[Items from a data source]
+===+
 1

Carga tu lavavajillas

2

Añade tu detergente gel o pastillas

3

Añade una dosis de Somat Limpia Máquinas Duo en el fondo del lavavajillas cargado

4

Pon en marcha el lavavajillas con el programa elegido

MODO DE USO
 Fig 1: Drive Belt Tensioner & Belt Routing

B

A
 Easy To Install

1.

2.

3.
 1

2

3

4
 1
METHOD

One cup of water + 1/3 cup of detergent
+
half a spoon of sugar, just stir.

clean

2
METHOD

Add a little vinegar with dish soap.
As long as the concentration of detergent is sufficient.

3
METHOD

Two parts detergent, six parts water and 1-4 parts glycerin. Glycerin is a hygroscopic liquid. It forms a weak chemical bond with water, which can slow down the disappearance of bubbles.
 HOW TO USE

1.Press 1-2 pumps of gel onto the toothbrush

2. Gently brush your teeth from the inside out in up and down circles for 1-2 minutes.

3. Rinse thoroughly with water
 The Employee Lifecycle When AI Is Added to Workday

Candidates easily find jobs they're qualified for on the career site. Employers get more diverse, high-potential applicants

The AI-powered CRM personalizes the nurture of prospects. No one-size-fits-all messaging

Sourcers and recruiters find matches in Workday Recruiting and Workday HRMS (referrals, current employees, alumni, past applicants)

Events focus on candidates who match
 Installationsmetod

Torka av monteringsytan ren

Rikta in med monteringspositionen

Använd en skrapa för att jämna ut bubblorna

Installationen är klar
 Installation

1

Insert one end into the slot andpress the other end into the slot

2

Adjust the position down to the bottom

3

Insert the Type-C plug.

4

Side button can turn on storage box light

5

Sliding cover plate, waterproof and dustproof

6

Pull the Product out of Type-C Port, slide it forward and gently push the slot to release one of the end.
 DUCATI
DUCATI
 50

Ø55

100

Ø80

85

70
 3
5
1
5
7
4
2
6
+===+
◆ WORK ORDER
From the first line to the last, please write out the entries exactly.

◆ SOLVED EXERCISE
 1

Carga tu lavavajillas

2

Añade tu detergente gel o pastillas

3

Añade una dosis de Somat Limpia Máquinas Duo en el fondo del lavavajillas cargado

4

Pon en marcha el lavavajillas con el programa elegido

MODO DE USO
 Fig 1: Drive Belt Tensioner & Belt Routing

B

A
 Easy To Install

1.

2.

3.
 1

2

3

4
 1
METHOD

One cup of water + 1/3 cup of detergent
+
half a spoon of sugar, just stir.

clean

2
METHOD

Add a little vinegar with dish soap.
As long as the concentration of detergent is sufficient.

3
METHOD

Two parts detergent, six parts water and 1-4 parts glycerin. Glycerin is a hygroscopic liquid. It forms a weak chemical bond with water, which can slow down the disappearance of bubbles.
 HOW TO USE

1.Press 1-2 pumps of gel onto the toothbrush

2. Gently brush your teeth from the inside out in up and down circles for 1-2 minutes.

3. Rinse thoroughly with water
 The Employee Lifecycle When AI Is Added to Workday

Candidates easily find jobs they're qualified for on the career site. Employers get more diverse, high-potential applicants

The AI-powered CRM personalizes the nurture of prospects. No one-size-fits-all messaging

Sourcers and recruiters find matches in Workday Recruiting and Workday HRMS (referrals, current employees, alumni, past applicants)

Events focus on candidates who match
 Installationsmetod

Torka av monteringsytan ren

Rikta in med monteringspositionen

Använd en skrapa för att jämna ut bubblorna

Installationen är klar
 Installation

1

Insert one end into the slot andpress the other end into the slot

2

Adjust the position down to the bottom

3

Insert the Type-C plug.

4

Side button can turn on storage box light

5

Sliding cover plate, waterproof and dustproof

6

Pull the Product out of Type-C Port, slide it forward and gently push the slot to release one of the end.
 DUCATI
DUCATI
 50

Ø55

100

Ø80

85

70
 3
5
1
5
7
4
2
6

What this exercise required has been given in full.